Era un pomeriggio senza nuvole con un asfissiante sole alto nel cielo. Lasciata la canoa, gli uomini si avvicinarono all’animale che russava, con un’ape che gli ronzava attorno alla testa e le orecchie che si alzavano e si abbassavano. Ordway si accovacciò nell’erba alta, imitato da altri due compagni. Un cenno e spararono.


Gli esploratori vedettero parecchi orsi

In pochi secondi la bestia si issò sulle zampe con un ruggito che fece gelare il sangue ai cacciatori che si videro quella massa di muscoli e grasso lanciarsi con le fauci spalancate verso di loro. Poco distanti, altri due membri della spedizione aprirono il fuoco. Un colpo parve spaccargli la spalla perché l’orso barcollò, e tutti provarono a ricaricare le loro armi. Fu un’illusione, quei proiettili sembravano innocui, generavano solo insignificanti ferite nell’animale e il grizzly riprese il suo galoppo.
Due uomini riuscirono a raggiungere la canoa, inseguiti dall’orso, ormai vicino. Ordway e un altro tentarono di soccorrere gli amici nascondersi dietro alcuni salici, ricaricando i fucili, mirando e facendo fuoco. La spuntarono, ma poi l’orso destinò a loro le sue attenzioni.

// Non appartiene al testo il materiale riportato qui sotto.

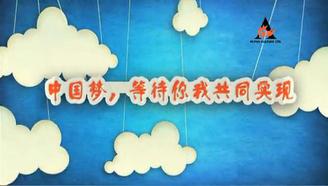 蛋糕精灵的中国梦——努力奋斗报效祖国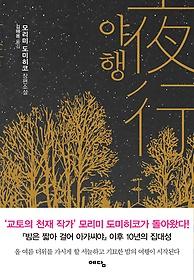 야행 : 모리미 도미히코 장편소설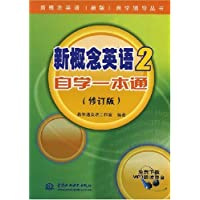 http://ec4.images-amazon.com/images/I/51fnnHTIivL._AA200_.jpg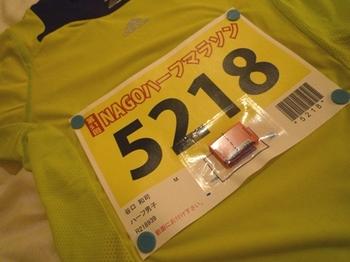 Okinawa024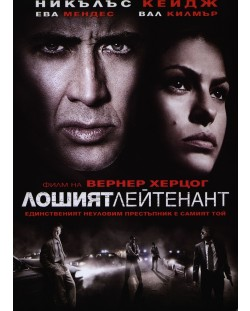 Лошият лейтенант (DVD)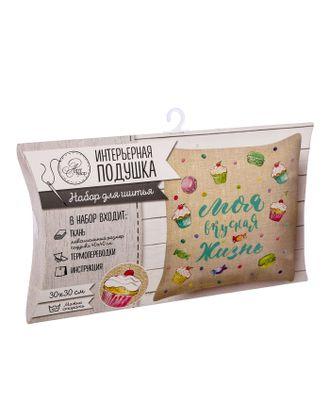 Интерьерная подушка «Моя вкусная жизнь», набор для шитья, 26х15х2 см арт. СМЛ-4434-1-СМЛ2351585
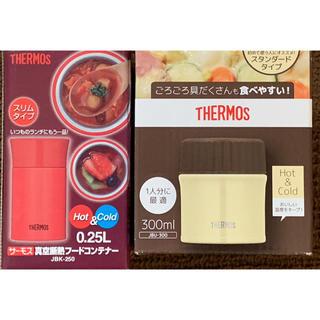 サーモス(THERMOS)の温かいランチ!早い者勝ちバラ売り可!サーモススープジャー2個作り置きおでん味噌汁(弁当用品)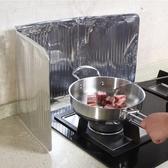 廚房用品煤氣灶臺擋油板炒菜防油濺擋板電器隔熱鋁箔防油貼隔油板 韓趣優品☌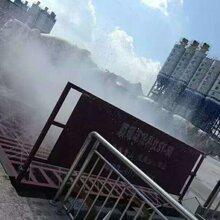 郑州工地洗轮机工程用洗轮机价格设备分类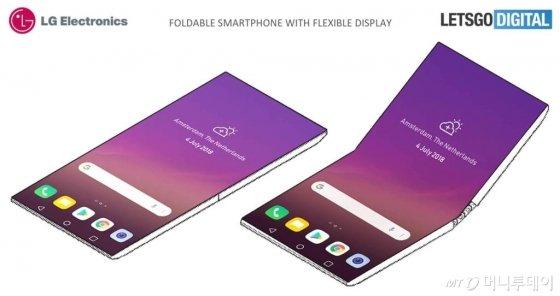 폴더블 스마트폰 콘셉 이미지 /사진=LG전자 제공
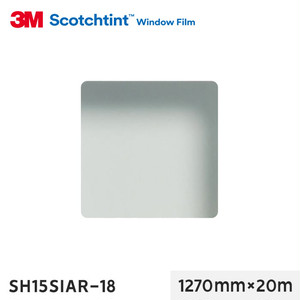 3M ガラスフィルム スコッチティント 防犯フィルム シルバー SH15SIAR-18 1270mm×20m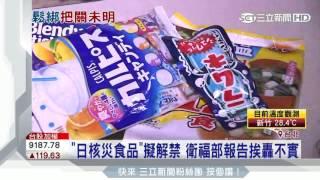「日核災食品」擬解禁 衛福部報告挨轟不實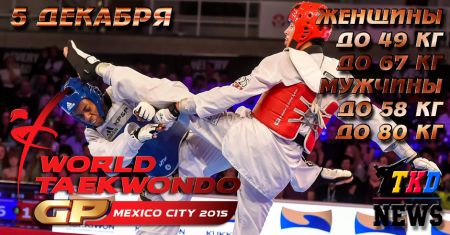WTF World Taekwondo Grand Prix Final, Mexico-2015. День первый.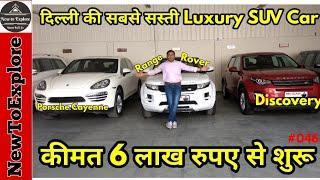 Used Luxury SUV Cars 6 lakh Onwards | Hidden Used Luxury Car Market In DELHI | Mr.CAR | NewToExplore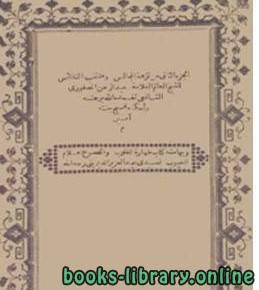 ❞ كتاب نزهة المجالس ومنتخب النفائس الجزء 2 ❝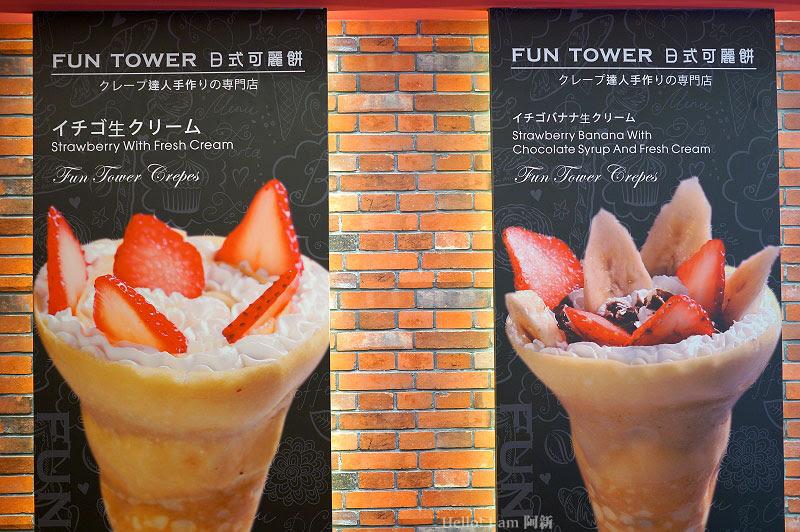 台中可麗餅,Fun tower日式可麗餅-5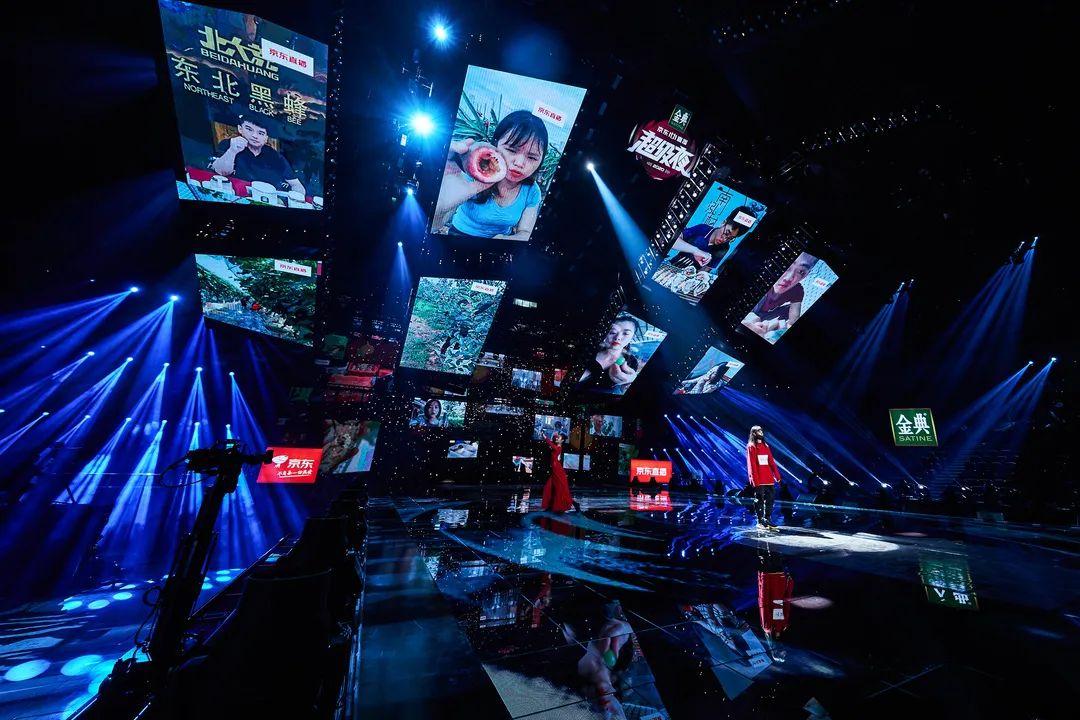 京东11.11直播超级夜活动策划全员王炸,堪称顶级大秀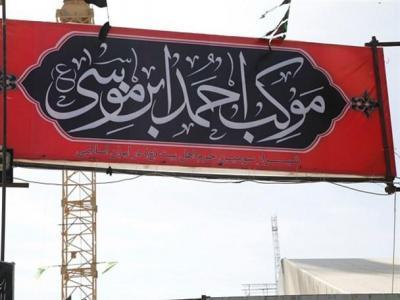 تصویر از موکب احمدبن موسی از ۲۸ مهر ماه میزبان زائران حسینی/ اعلام آدرس دقیق موکب در کربلای معلی + تصویر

La velocità con cui il grizzly caricò fu incredibile. Gettarono da parte i fucili e saltarono nel fiume per poi nuotare verso la riva più lontana nel tentativo di mettersi in salvo. Fu tutto inutile, l’animale avanzò anche nell’acqua, accorciando le distanze dagli uomini con un impeto inarrestabile. Gli altri spararono e l’orso crollò privo di vita.
Nessuno parlò. Erano ancora terrorizzati, poi presero a camminare cautamente verso l’orso. Lo afferrarono con una corda e lo trascinarono a riva, passando a macellarlo. Gli avevano scagliato addosso otto colpi e due gli avevano forato i polmoni. L’ultimo colpo, sparato dalla riva dal sergente Ordway, era esploso direttamente nella testa dell’orso, fermando la sua furia per sempre.